United States Sales Continue To Decline, But This Time By More

The U.S. contributes roughly 30% to AB InBev’s top line and is the single largest market for the brewer– also the toughest to achieve growth in presently. Not only is the beer market in the country mature, with industry selling-day sales to retailers (STRs) down in the last few years (with the exception of 2012), but Anheuser is also losing its strong grip in this market. According to Anheuser’s estimates, the industry-wide selling-day adjusted sales-to-retailers declined 0.6% in 2014, after a larger 1.8% decline in 2013 and, in the first quarter, the figure fell by only 0.5%, which could have meant that the market might be ready to return to some sort of growth. However, industry STRs are down again by 1% in this quarter, with the brewer’s own STRs down 2.2%– all of which is not good news.

With a mature beer market and an already peaking market share for Anheuser, it might be difficult to extract more growth, going forward. What’s worse for AB InBev is that its presence is mainly in the domestic beer category, which is the most underperforming category of the U.S. beer market. Both Bud Light and Budweiser lost more market share this quarter.

In a bid to reverse this declining trend, the company has looked to penetrate the craft and imported beer segments which, although they are only 26% of the beer market presently, are growing by solid high single-digit percentages. In addition, the successful product launches in the premium and flavored drinks categories, such as Bud Light’s Lime-a-Rita drinks, have helped boost sales. But the presence of AB InBev in these segments is still much lesser than that in the domestic beer category, less enough to not have a huge impact on the brewer’s net sales at least for now.

At the start of the year, it was thought that the low gas prices and improving economic environment in the U.S. could maybe propel growth in the country’s ailing beer market, as well. However, with six months gone and industry STRs down a further almost 1% from 2014 levels, growth might be hard to come by. That’s more bad news for AB InBev.

Volatility in Brazil And China Keeps AB InBev’s Growth In Check

Anheuser’s beer volumes were down 8.6% year-over-year in Q2 in Brazil, which theoretically has a huge potential to grow because of the low current beer penetration in the country.

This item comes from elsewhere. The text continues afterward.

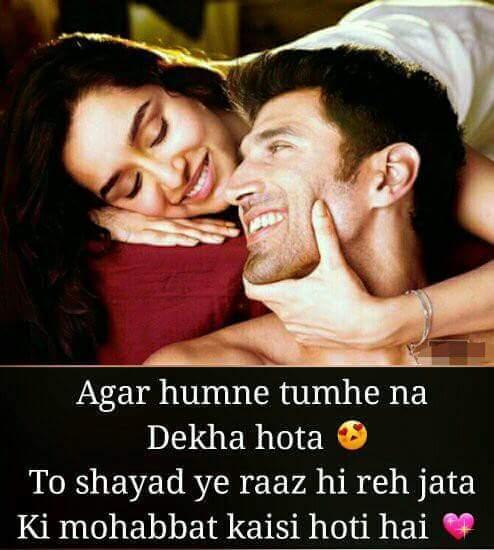 whatsapp shayari, ishq mohabbat shayari, mohabbat shayari 2 lines, mohabbat shayari sms, mohabbat shayari in hindi font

But with economic conditions remaining weak, coupled with high interest and inflation rates, and negative customer sentiment, consumer spending has taken a hit in the country. In addition, as the company was overlapping the strong growth in volume sales due to the FIFA World Cup activation this time last year, beer volumes were hurt by as much as 5.5 percentage points in Q2.

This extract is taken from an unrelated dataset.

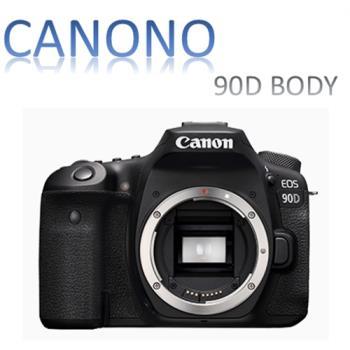 【促銷特惠組】Canon EOS 90D 單機身(公司貨)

Where growth lies in Brazil, in the near term, is increasing beer revenue per hectoliter, which rose by 15% this quarter. Economic inequality in Brazil is one of the highest in the world. High interest and inflation rates and tight credit availability don’t tend to adversely impact the more affluent individuals, and this could be one of the reasons why AB InBev’s premium beers have grown at a rapid pace in the economy that is otherwise struggling.

On the other hand, growth in China’s beer market has been thwarted by the slowing economic conditions, with a 6.5% fall in industry-wide volumes in Q2, after a 2% fall in Q1. The good news for AB InBev is that although the market conditions remained harsh, the brewer’s volumes remained essentially flat in this market, growing the company’s share to 18%. Once beer demand in China starts to rise again, AB InBev could be in good shape to further improve volumes organically, considering that the brewer has remained resilient even in tough times.

A shaky first half for AB InBev, especially in the top markets, raises concerns over growth in the near term. This could also be a near term headwind, perhaps, at least where currency translations and volatility in South America and Asia are concerned. However, the beer business in developed markets is mature and AB InBev is losing share in traditional domestic segments, and these factors will persist even when global economic conditions improve. So, the brewer will aim to grow its revenue per hectoliter in the absence of solid volume growth, in a bid to drive revenues up. But will that be enough? Maybe they will look to more acquisitions in the future to grow inorganically?  Time will tell.